## START Source text

GEP-0039: Live Control Plane Migration (Live CPM)
- 📌 GEP Tracking Issue: https://github.com/gardener/enhancements/issues/39
- 📖 GEP Link: https://github.com/gardener/enhancements/tree/main/geps/0039-live-control-plane-migration
- ✍🏻 Author(s): @acumino (Sonu Kumar Singh), @ary1992 (Ashish Ranjan Yadav), @seshachalam-yv (Seshachalam), @shafeeqes (Shafeeque E S)
- 🗓️ Presentations: 2026-02-09, 13:00 - 14:00 CET, 2026-04-16, 13:30 - 14:30 CET
- 🎥 Recordings: https://youtu.be/DdU8SNNf23o, https://youtu.be/_3mjjeeR9NQ
- 👨⚖️ Decisions:
- Round 1 (2026-02-09):
- No major technical decisions were finalized in this session.
- Agreement to:
- Revamp and update the proposal document, addressing the open questions above.
- Clearly document assumptions, risks, and guarantees.
- Hold a follow-up Technical Steering session in a few weeks to re-evaluate the updated proposal.
- Key Discussion Points & Open Questions
- Failure Handling & Recovery
- What additional failure modes exist beyond those documented (e.g., ETCD scale-up failures)?
- Can we always fall back to normal CPM, or are there cases requiring manual intervention?
- Assumption: all failures except those explicitly documented should be retryable / recoverable.
- Gardenlet restart behavior:
- Current proposal resumes from the failed step.
- This differs from usual reconciliation semantics (restart from beginning).
- Question: could this lead to irrecoverable or inconsistent states?
- ETCD-related Topics
- 6-member ETCD risk:
- 3 members per seed implies permanent quorum loss if seed-to-seed connectivity is lost.

## END Source text
## START Data provided

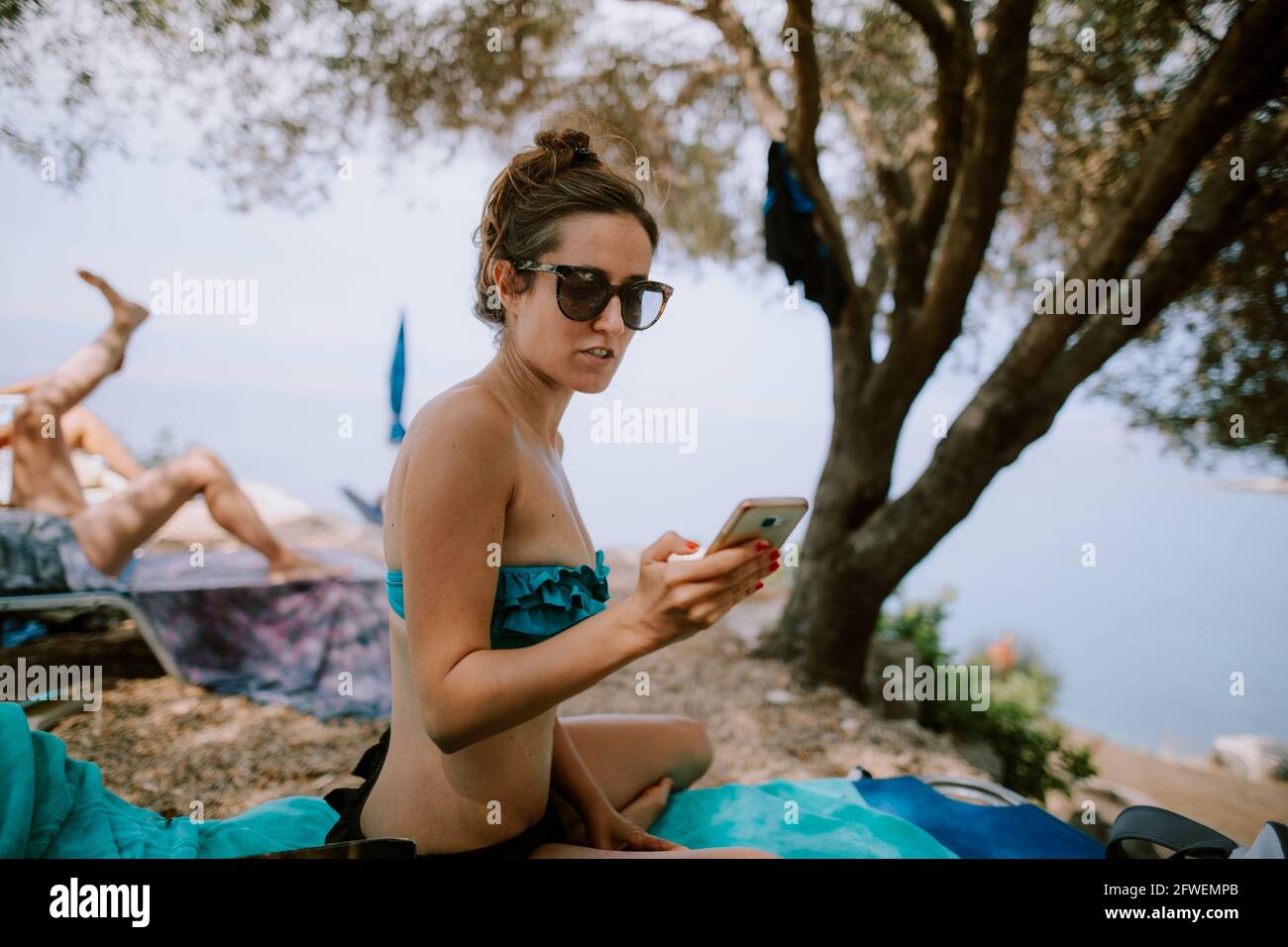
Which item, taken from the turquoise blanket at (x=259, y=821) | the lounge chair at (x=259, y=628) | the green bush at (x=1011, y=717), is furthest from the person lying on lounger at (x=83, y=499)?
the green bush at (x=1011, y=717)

## END Data provided
## START Data provided

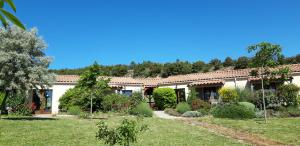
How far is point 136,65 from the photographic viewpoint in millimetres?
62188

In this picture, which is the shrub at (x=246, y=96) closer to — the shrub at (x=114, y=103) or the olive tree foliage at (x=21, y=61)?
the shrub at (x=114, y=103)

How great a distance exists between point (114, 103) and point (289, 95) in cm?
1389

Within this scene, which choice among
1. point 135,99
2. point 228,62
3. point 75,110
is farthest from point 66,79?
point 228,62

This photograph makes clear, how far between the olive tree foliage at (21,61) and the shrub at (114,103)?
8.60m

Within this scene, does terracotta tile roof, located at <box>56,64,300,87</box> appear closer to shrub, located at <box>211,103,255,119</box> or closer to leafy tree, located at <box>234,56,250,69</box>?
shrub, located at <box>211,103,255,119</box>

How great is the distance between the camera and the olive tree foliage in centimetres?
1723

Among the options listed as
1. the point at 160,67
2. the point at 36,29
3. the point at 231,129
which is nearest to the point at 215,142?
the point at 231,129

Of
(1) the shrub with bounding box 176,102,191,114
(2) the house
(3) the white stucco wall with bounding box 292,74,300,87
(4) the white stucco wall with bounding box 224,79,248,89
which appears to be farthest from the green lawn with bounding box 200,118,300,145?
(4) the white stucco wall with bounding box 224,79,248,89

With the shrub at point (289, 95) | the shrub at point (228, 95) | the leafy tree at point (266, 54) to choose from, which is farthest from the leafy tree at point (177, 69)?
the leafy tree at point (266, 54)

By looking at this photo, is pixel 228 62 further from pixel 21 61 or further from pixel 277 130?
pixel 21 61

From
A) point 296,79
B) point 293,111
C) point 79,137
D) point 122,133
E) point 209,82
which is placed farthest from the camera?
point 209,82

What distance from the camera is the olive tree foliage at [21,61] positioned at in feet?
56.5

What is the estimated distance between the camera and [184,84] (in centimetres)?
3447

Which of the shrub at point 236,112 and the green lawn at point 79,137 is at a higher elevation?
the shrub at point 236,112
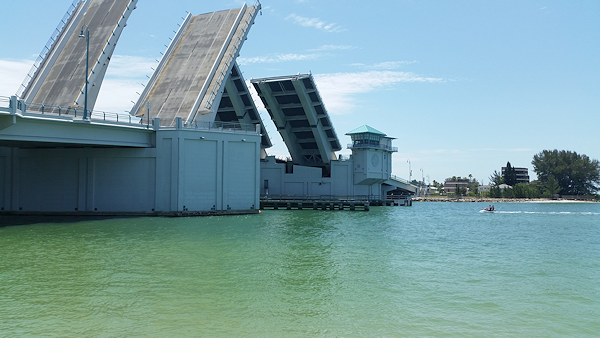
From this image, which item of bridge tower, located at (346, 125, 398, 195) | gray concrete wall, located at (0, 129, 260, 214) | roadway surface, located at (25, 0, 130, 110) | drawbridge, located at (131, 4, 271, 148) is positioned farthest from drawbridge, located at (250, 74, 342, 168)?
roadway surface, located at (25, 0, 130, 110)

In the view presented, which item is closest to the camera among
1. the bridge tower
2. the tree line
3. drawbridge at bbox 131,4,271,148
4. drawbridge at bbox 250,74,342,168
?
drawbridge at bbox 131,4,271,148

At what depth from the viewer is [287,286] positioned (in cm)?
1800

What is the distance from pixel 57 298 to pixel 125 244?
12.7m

## END Data provided
## START Data provided

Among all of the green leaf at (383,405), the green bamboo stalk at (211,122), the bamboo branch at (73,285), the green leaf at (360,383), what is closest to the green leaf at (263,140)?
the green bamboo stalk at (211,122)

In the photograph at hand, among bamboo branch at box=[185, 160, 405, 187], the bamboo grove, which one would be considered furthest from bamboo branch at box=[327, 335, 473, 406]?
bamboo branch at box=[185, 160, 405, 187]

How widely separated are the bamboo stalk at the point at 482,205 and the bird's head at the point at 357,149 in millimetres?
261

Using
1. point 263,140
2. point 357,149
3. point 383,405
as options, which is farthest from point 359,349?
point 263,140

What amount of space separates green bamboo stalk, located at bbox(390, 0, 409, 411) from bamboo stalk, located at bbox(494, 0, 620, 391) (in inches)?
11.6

## END Data provided

* What this exercise asks:
1: Copy the Live Control Plane Migration proposal between "- Gardenlet restart" and "(restart from beginning).", inclusive, swapping "failed step" for "last completed step".
2: According to the Live Control Plane Migration proposal, where does the current proposal resume after a gardenlet restart?

* Results for the exercise:
1:
- Gardenlet restart behavior:
- Current proposal resumes from the last completed step.
- This differs from usual reconciliation semantics (restart from beginning).

2: From the failed step.